I couldn't make sense of the profile file. Can you try disabling drivers with GDAL_SKIP=foo,bar,baz where foo / bar /baz are driver short name to see if one driver might be the culprit ?

The list keeping only the GTiff driver can be obtained with:

python -c "from osgeo import gdal; print(','.join([gdal.GetDriver(i).ShortName for i in range(gdal.GetDriverCount())]).replace('GTiff,',''))"
EmilRybergAkson commented 3 weeks ago

I realised there are stack frames missing from the profiling files, so they are not entirely accurate. I tried compiling rasterio with debugging info, but it does not seem to work with py-spy, so I'm a bit clueless on how to debug it further... Using GDAL_SKIP to only use GTiff driver doesn't fix the problem.

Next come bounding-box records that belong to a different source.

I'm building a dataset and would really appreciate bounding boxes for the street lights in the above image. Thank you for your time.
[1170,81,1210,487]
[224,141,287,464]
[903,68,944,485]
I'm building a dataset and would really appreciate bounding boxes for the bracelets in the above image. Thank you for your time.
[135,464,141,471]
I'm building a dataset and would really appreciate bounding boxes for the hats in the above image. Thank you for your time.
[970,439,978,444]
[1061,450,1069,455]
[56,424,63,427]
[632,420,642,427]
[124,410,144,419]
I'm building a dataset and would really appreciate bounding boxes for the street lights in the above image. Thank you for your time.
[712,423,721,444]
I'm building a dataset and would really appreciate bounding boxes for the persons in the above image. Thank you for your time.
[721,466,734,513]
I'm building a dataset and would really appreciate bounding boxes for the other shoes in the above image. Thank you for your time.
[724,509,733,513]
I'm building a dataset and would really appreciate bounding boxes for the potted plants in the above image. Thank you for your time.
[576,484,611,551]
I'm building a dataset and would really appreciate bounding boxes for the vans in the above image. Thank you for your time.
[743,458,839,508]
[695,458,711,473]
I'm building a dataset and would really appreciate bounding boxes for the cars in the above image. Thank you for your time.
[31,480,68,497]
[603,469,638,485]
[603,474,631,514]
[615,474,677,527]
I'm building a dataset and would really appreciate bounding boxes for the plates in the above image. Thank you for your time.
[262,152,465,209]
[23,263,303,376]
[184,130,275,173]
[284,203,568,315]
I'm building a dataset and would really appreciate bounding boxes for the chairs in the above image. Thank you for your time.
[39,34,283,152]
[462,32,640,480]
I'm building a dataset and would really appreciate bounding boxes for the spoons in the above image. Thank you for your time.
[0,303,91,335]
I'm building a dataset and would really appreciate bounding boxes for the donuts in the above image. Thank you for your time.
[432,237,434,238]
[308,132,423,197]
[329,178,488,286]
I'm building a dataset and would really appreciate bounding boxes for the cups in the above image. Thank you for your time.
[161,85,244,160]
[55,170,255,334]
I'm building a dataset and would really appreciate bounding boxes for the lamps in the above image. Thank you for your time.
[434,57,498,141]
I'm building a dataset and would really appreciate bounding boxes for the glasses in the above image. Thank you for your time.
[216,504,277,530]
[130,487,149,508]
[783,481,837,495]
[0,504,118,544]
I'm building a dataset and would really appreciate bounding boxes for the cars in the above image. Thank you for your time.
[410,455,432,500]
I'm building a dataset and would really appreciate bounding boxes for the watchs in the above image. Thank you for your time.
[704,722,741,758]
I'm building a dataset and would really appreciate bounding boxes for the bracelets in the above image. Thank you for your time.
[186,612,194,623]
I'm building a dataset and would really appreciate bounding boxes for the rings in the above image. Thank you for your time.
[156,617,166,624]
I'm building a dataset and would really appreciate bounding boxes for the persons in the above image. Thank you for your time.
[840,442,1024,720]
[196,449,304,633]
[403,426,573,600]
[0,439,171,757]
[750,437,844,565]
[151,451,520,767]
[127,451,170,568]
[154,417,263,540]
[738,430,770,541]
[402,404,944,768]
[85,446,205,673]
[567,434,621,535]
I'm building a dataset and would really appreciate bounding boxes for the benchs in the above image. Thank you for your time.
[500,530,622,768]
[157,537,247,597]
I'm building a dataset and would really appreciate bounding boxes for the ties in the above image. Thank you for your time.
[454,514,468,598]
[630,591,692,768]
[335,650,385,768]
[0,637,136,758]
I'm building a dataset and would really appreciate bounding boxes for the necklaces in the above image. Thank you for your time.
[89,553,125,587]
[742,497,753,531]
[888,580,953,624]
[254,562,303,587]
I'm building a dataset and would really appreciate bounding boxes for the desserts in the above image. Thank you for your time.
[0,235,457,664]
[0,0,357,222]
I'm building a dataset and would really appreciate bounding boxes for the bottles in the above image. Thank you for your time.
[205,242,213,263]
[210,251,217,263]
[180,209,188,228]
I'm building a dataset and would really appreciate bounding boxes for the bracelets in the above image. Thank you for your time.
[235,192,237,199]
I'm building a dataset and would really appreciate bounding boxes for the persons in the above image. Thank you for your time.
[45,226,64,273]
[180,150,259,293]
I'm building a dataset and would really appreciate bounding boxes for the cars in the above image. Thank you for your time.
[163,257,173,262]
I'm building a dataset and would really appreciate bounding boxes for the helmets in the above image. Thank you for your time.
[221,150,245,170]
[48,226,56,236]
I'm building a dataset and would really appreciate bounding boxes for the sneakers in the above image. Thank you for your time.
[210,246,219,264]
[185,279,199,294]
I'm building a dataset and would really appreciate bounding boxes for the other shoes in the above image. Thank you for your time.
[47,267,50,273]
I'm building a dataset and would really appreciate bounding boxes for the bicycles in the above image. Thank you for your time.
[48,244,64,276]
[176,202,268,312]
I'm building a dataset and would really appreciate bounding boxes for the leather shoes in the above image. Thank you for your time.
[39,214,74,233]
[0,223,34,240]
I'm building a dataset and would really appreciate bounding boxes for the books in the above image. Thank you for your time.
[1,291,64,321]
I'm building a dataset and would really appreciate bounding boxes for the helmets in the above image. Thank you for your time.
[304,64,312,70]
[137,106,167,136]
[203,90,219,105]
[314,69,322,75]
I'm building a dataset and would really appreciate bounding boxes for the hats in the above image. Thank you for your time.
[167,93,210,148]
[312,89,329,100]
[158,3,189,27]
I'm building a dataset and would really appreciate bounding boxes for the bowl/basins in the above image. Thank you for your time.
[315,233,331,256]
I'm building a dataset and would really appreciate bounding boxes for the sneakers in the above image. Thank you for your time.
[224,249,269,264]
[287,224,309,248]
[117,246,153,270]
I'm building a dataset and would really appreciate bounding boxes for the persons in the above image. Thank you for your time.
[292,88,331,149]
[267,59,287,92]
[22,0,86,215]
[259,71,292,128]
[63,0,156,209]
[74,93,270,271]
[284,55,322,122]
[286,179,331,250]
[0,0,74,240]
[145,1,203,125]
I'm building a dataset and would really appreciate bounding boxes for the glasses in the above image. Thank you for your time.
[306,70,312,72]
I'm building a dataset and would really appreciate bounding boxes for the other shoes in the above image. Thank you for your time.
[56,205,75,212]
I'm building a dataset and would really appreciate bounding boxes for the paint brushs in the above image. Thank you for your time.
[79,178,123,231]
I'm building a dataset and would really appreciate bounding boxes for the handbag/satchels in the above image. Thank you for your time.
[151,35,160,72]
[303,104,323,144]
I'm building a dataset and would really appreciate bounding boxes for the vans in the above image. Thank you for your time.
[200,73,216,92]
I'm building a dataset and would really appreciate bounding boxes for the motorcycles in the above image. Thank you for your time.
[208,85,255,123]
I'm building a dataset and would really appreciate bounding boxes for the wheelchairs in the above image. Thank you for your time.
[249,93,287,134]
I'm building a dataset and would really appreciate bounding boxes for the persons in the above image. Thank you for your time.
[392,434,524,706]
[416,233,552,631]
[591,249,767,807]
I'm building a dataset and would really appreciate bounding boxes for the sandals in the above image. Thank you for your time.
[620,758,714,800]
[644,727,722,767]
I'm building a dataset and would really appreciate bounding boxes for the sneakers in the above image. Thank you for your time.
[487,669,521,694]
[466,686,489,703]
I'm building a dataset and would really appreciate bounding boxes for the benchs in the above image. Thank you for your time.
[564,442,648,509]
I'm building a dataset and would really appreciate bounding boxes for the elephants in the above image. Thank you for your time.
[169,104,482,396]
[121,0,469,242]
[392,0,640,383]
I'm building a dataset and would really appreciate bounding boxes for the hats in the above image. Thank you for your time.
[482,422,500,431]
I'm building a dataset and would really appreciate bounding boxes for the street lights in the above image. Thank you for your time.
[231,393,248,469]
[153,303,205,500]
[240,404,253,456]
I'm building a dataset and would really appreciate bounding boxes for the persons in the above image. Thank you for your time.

It is a bit hard to debug when i don't have the PDB files for the build on conda-forge, and I can't replicate it with local minimal build of GDAL. But using Visual Studio profiler it also shows calls to tiff.dll that are slow. As far as I can see in the documentation tiff is included in the GDAL repo itself, so why would it call into tiff.dll in conda-forge GDAL and not my local build?

rouault commented 3 weeks ago

As far as I can see in the documentation tiff is included in the GDAL repo itself, so why would it call into tiff.dll in conda-forge GDAL and not my local build?

You need to check in your GDAL's CMakeLists.txt the value of the GDAL_USE_TIFF_INTERNAL variable If GDAL_USE_TIFF_INTERNAL is ON, then the copy in frmts/gtiff/libtiff will be used. If it is OFF, then external tiff.dll will be used.

EmilRybergAkson commented 3 weeks ago

Building using external tiff, using the same tiff.dll that comes from conda-forge build does not reproduce the problem with local GDAL build. Where can i see how gdal and libgdal-core is built for conda-forge? Hopefully if I can replicate my local build to match the conda-forge build, I can reproduce and properly debug the culprit.

rouault commented 3 weeks ago

Where can i see how gdal and libgdal-core is built for conda-forge?

GDAL: https://github.com/conda-forge/gdal-feedstock/blob/main/recipe/bld.bat and https://github.com/conda-forge/gdal-feedstock/blob/main/recipe/meta.yaml libtiff: https://github.com/conda-forge/libtiff-feedstock/blob/main/recipe/bld.bat and https://github.com/conda-forge/libtiff-feedstock/blob/main/recipe/meta.yaml

EmilRybergAkson commented 3 weeks ago

I have compiled GDAL using the same CMake flags in the bld.bat, but it still works fine with my locally built GDAL dll, but if i switch it out for the one from conda-forge the problem is there, i am using the 3rd party DLLs shipped with libcore-gdal from conda-forge to build GDAL locally, to keep that the same. I am building from tag v.3.9.3 FYI, and using libgdal-core 3.9.3 from conda-forge.

Any idea to what could be different yet?